What file is the list of domains for my cert stored in

I need the ability to change the domain aliases that will be renewed on the fly (I don’t need to actually renew them, just change what ones will be renewed next time renewal runs.)

I have to be able to do this via file accesses, this interface will not have permissions to run commands.

So when I run letsencrypt-auto renew, what file does it look up to see the aliases for my domain for renewal?

I thought it was /etc/letsencrypt/renewal/DOMAIN.conf but that isn’t correct. If i remove entries from here it still tries to renew them, only it asks for the webroot since the webroot entry is gone.

Linux debian OS

Certbot uses the list of subject names in the most recent certificate as the list of subject names for a renewal:

Normally if you want to change this list you should force a renewal with a new list of subject names, like

certbot --cert-name example.com -d one.example.com -d two.example.com -d three.example.com -d example.com -d www.example.com --force-renewal

If this succeeds, then you have an new certificate that covers exactly those names rather than whatever names were covered before.

I believe that this is currently the only way to do it because I believe the domains setting is explicitly ignored in the configuration file, due to a common mistake where people were putting this setting in their cli.ini files.

Eh, It’s open source, I’ll just have to look at changing that locally and disabling updates. Or maybe making my own client. certbot is a little excessive in the feature list for my uses.

You’re an engineer, it might be offtopic for this section, but would you happen to know what source file pulls that info? I might just replace it with a file read

[quote="MrStonedOne, post:3, topic:37306"]
Or maybe making my own client. certbot is a little excessive in the feature list for my uses.[/quote]

Certbot is a heavyweight client and has sometimes been criticized for that. It's got lots of code to deal with automated renewals and server integration (like parsing and editing web server configurations).
++++++
* [Tasks and exercises]:
(1) Answer these from the forum thread about Certbot renewal domains:
(a) Which file did the asker first believe held the domain list for renewal?
(b) According to the reply, where does Certbot get the list of subject names for a renewal?
(c) What operating system does the asker name?
(2) Write the next part of the forum thread about Certbot renewal domains, picking up after its last sentence.

* [Data block]:
++++++
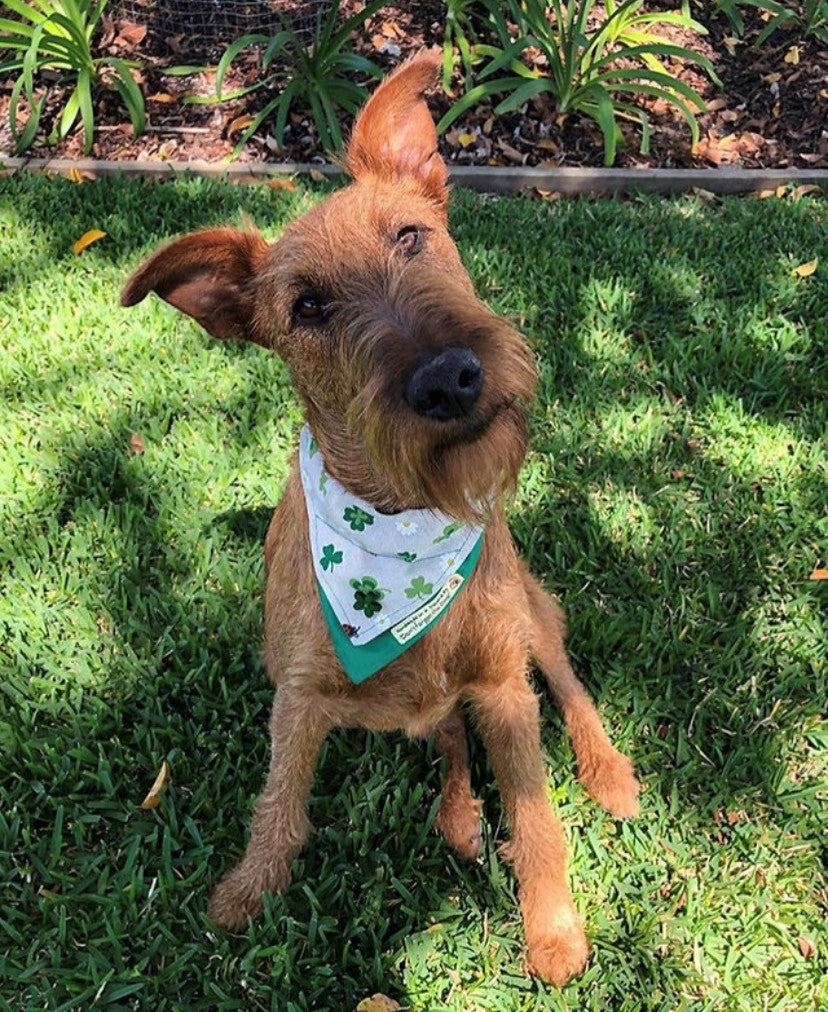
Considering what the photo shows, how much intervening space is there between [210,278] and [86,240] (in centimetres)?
301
++++++
* [The responses]:
(1)
(a) /etc/letsencrypt/renewal/DOMAIN.conf
(b) From the list of subject names in the most recent certificate.
(c) Linux debian

(2)
If you're looking for something lighter-weight, you might want to look over

Some of the bash clients are quite small and have few or no dependencies.

For certbot renew, which considers all existing certificates for potential renewal, it's effectively

https://github.com/certbot/certbot/blob/master/certbot/renewal.py#L88

where renewal_candidate.names() is calling into

https://github.com/certbot/certbot/blob/master/certbot/storage.py#L811

which in turn reads the PEM file on disk.

There is a possibly less interesting case at

https://github.com/certbot/certbot/blob/master/certbot/renewal.py#L296

which should be used if you perform an individual-certificate-oriented action like certbot certonly with a --cert-name or list of domains that are judged to refer to an existing certificate and with options or circumstances that are judged to request a renewal of that existing individual certificate. (The circumstances when this happens are somewhat complicated to explain, although I've explained them before in some detail in other forum threads, related to the options --keep-until-expiring, --duplicate, --force-renewal, and the expiration time of the existing certificate.)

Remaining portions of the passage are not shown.